HUKUM SHALAT JAMAAH 

Yang benar, berjamaah –pada selain shalat Jum’at- adalah fardhu kifayah. Kefardhuannya tak bisa gugur dari penduduk suatu negeri, kecuali bila telah dilaksanakan, sehingga nampaklah syiar jamaah. Jadi, kalau berjmaah shalat itu tidak dilaksankana sama sekali di negeri itu, atau dilaksanakan secara sembunyi-sembunyi, maka seluruh penduduk negeri itu berdosa. Sedang imam (pemerintah) berkewajiban memerangi mereka. 

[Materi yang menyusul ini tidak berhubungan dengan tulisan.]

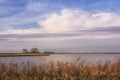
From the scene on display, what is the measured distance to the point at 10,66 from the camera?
18.0m

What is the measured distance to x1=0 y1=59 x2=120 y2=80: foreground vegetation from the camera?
56.5ft

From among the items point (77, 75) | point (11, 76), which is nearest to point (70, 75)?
point (77, 75)

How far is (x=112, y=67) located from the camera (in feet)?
58.8

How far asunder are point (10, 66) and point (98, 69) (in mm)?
4429

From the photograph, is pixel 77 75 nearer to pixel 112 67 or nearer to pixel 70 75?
pixel 70 75

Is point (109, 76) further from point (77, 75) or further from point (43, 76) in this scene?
point (43, 76)

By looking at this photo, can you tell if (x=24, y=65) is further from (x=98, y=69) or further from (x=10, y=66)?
(x=98, y=69)

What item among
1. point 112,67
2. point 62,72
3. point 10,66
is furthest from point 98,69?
point 10,66

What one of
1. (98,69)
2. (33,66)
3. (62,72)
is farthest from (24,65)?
(98,69)

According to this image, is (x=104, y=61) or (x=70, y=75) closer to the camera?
(x=70, y=75)

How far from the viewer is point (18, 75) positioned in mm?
17562

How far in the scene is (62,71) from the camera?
1770 centimetres

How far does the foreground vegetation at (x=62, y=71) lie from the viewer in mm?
17234

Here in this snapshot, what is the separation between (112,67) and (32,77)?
4.05 m
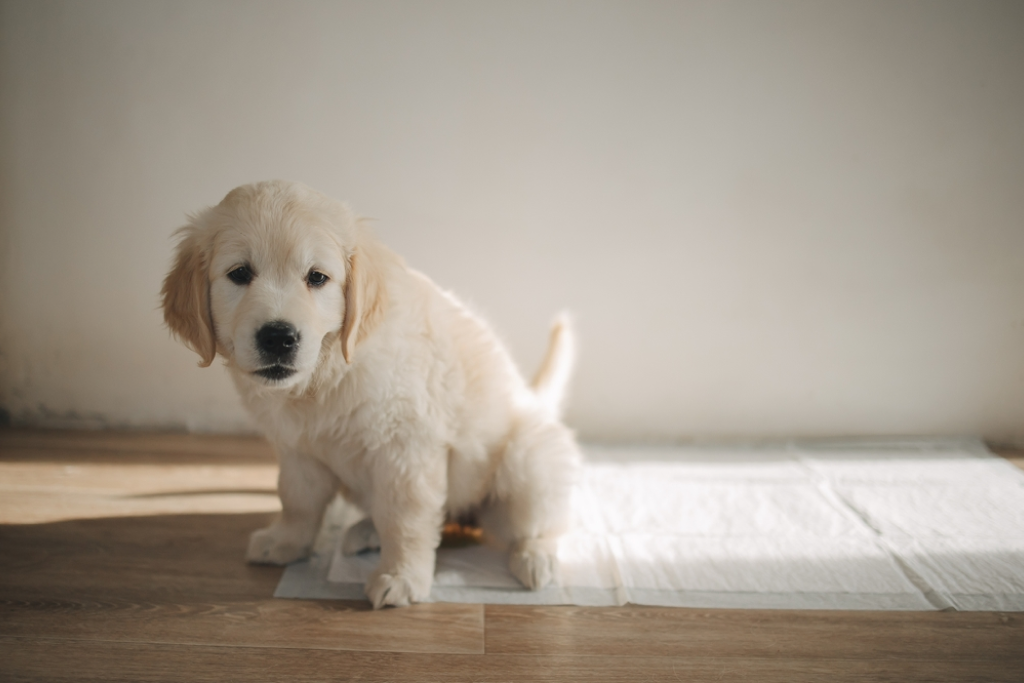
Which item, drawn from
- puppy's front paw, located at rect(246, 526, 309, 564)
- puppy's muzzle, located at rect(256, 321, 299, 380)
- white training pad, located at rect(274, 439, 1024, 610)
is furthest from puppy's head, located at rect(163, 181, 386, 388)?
white training pad, located at rect(274, 439, 1024, 610)

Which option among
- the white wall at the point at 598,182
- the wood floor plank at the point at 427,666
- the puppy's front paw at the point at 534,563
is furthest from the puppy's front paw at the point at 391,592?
the white wall at the point at 598,182

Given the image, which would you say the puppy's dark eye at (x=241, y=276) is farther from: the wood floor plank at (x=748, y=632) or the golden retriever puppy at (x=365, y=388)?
the wood floor plank at (x=748, y=632)

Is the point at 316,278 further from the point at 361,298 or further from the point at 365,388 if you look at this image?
the point at 365,388

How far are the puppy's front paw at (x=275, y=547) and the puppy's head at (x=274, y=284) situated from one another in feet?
1.92

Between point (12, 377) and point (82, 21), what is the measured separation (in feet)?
5.23

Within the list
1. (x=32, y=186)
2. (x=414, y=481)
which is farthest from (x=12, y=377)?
(x=414, y=481)

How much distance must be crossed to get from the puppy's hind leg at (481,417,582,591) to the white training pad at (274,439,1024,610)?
0.07m

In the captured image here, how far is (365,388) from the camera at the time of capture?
5.48 ft

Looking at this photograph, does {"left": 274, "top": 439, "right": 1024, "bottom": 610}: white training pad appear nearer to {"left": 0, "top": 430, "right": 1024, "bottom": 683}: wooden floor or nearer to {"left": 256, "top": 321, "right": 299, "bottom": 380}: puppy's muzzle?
{"left": 0, "top": 430, "right": 1024, "bottom": 683}: wooden floor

Dasar disyari’atkannya berjamaah shalat ialah firman Allah Ta’ala: 

Dan apabila kamu berada di tengah-tengah mereka (sahabatmu) lalu kamu hendak mendirikan shalat bersama-sama mereka, Maka hendaklah segolongan dari mereka berdiri (shalat) besertamu. (Q.S. an-Nisa’: 102). 

Firman ini mengenai shalat Khauf (shalat dalam perang). Apabila dalam keadaan perang saja ada perintah mendirikan jamaah, maka apalagi dalam keadaan aman. 

Dan juga sabda Nabi SAW:

 صَلاَةُ الْجَمَاعَةِ تَفْضُلُ صَلاَةَ الْفَذِّ بِسَبْعٍ وَعِشْرِيْنَ دَرَجَةً(رواه البخارى 617 ومسلم 650) 

Shalat dengan orang banyak itu melebihi shalat sendirian dengan dua puluh tujuh derajat. (H.R. al-Bukhari: 617, dan Muslim: 650). 

Sedang Abu Daud (547) dengan disahkan Ibnu Hibban (425), dan lainnya meriwayatkan, bahwa Nabi SAW bersabda:

 مَامِنْ ثَلاَثَةٍ فِى قَرْيَةٍ اَوْبَدْوٍلأَتُقَامُ فِيْهِمُ الْجَمَاعَةُ اِلاَّاسْتَحْوَذَ عَلَيْهِمُ الشَّيْظَانُ فَعَلَيْكَ بِا الْجَمَاعَةِ، فَاِنَّمَا يَأْكُلُ الذِّئْبُ الْقَاصِيَةَ 

Tak ada tiga orang di suatu desa atau perkampungan, di mana tidak didirikan jamaah shalat, kecuali mereka dikuasai syetan. Maka, senantiasalah kamu berjamaah. Sesungguhnya serigala itu hanya memangsa kambing yang terpisah dari kelompoknya. 

Istahwadza ‘alaihim: (syetan) menguasai dan mengalahkan mereka, serta memalingkan mereka kepadanya.